Search code examples
mongodbsharding

Mongodb: Adding new shards to a cluster added load to the cluster


The circumstance:

Previously, I had three machines:10.10.10.5, 10.10.10.6, and 10.10.10.7

10.10.10.5 runs:

  • Config Database
  • mongoS
  • shard3, shard4 mongod processes (these are primary in their shards)

10.10.10.6 runs:

  • mongoS
  • shard3 shard4 mongod processes (these are secondary in their shards)

10.10.10.7 runs:

  • mongoS
  • shard3, shard4 mongod processes (these are arbiters)

My application connects to the 10.10.10.6 mongoS.

Everything was running well for about one year. Then, 10.5 and 10.6 experienced very heavy load, especially 10.6. The cpu usage and load average were very high, so I planned to add two new machines to the cluster.

I created two shards: shard1 and shard2. The new machine 10.10.10.8 runs:

  • shard1(primary), shard2(secondary)
  • mongoS

The new machine 10.10.10.9 runs:

  • shard1(secondary), shard2(primary)
  • mongoS

To the old member 10.10.10.7 I also added shard1, shard2 arbiters.

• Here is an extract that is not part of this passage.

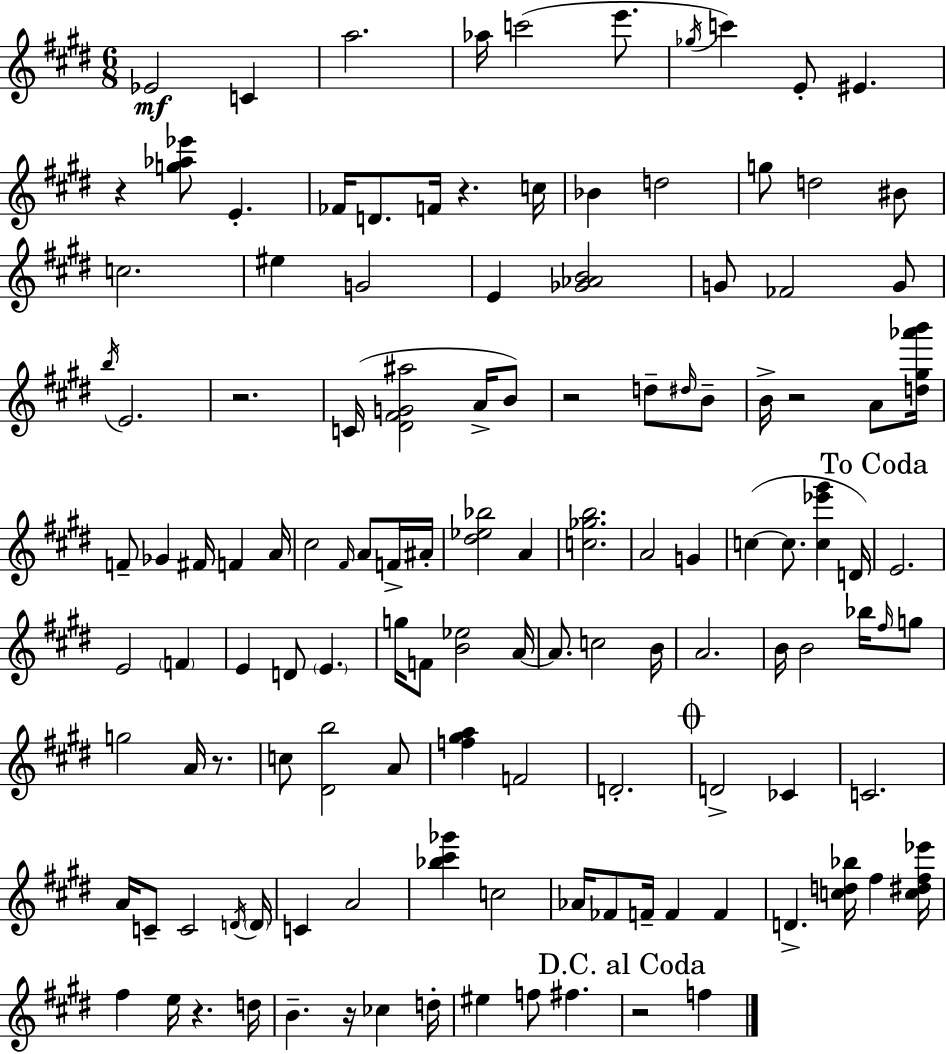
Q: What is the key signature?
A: E major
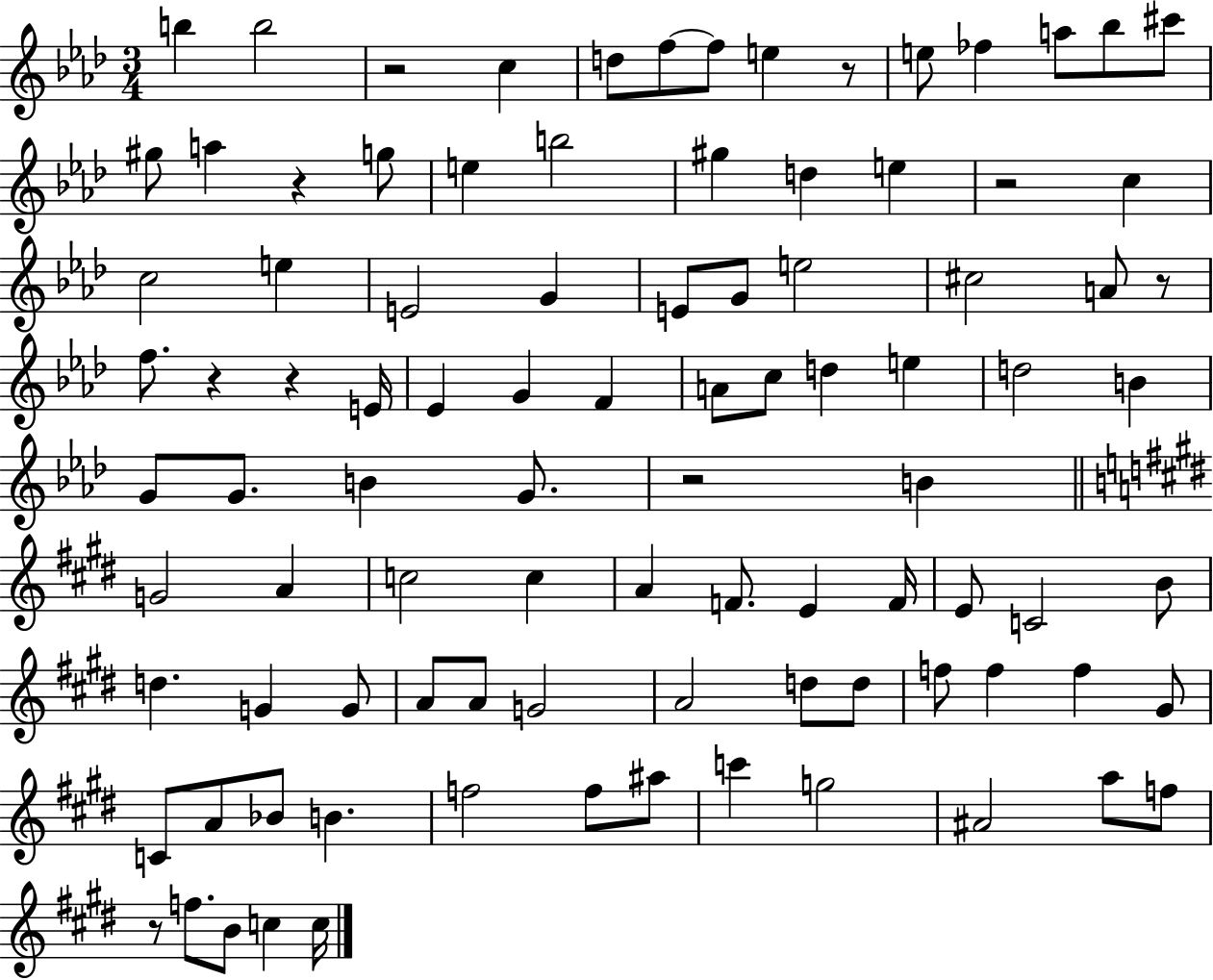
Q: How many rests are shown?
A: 9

The problem is that when I added the two new machines (using the addShard command), about 5 hours later they finished the migration (though I can't make sure), then the 10.10.10.6 host once again had extremely high load, the load average about 90.5 (4 cpus).

Meanwhile there are many writes and reads request from application to 10.10.10.6 mongoS, but rarely any data or no data written to the new two machines. I used iostat to find there were almost no io bytes in the two new machines.

Why is 10.10.10.6 so highly loaded?

Previously even in peak time the highest load was about 30.5

So could you guys kindly advise how to fix the load issues and get the new machines up and running?

Edit: More information about my environment

10.5, 10.6, 10.7, 10.8, 10.9 all have the same resouce:4CPUS,6g Mem,150G diskspace,the netio is optical fiber.

Shard3 datasize=16g and Shard4 datasize 15g.

I am using 1.8.2


Solution

  • Edit: After discussion in chat

    It is expected that there will be some overhead when adding new shards, at least initially. This is because chunk migrations need to take place, and these will use CPU, disk and network I/O. This will add some additional load to your environment.

    If your read preference is set to read from secondaries, the 10.6 server could quickly become overloaded as it tries to keep up with the replication for two replica sets (which will be increased due to chunk migration) and the traffic from the application itself. Potentially this could be reduced by adding more secondaries, but you need to test this in an environment that closely mimics your production environment.

    Adding more shards could potentially help as well, but again you need to test this thoroughly. It would appear that when you added shards previously the chunk migrations did not complete, so the new shards did not help out with the load as much as they should have done. If you are to add shards again in future, make sure that the chunks have finished migrating by checking db.getSiblingDB("config").locks.find({"_id":'balancer'}) and the output of db.printShardingStatus() to see that the number of chunks is equal across all shards.

    Some more general notes:

    • In production it is inadvisable to have only an single config server running. If you lose this single config server, the cluster will become unusable. See more details here and here

    • Generally speaking it is not recommended to run two mongod instances on the same machine. Two processes will compete for resources that they share, and this is especially true when using memory mapped files as MongoDB does.

    • You can determine what queries and processes are causing the most load by using some built in tools. mongostat and mongotop Edit: MongoTop is not available in 1.8.2 are two command line utilities that allow you to track usage of mongodb. Inside the console you can also run db.currentOp() to get more information on the current operation. You can tell what the balancer is doing (whether or not it is currently doing a balancer round) by issuing db.getSiblingDB("config").locks.find({"_id":'balancer'}) from the console.

    • You are running on a very old version of MongoDB. You should plan to update, if not to the latest stable (2.2.0) or most recent (2.0.7) then to the last stable of the branch you are on (1.8.5). There have been numerous fixes and improvements made to the product since the release you are currently using, which will provide many benefits.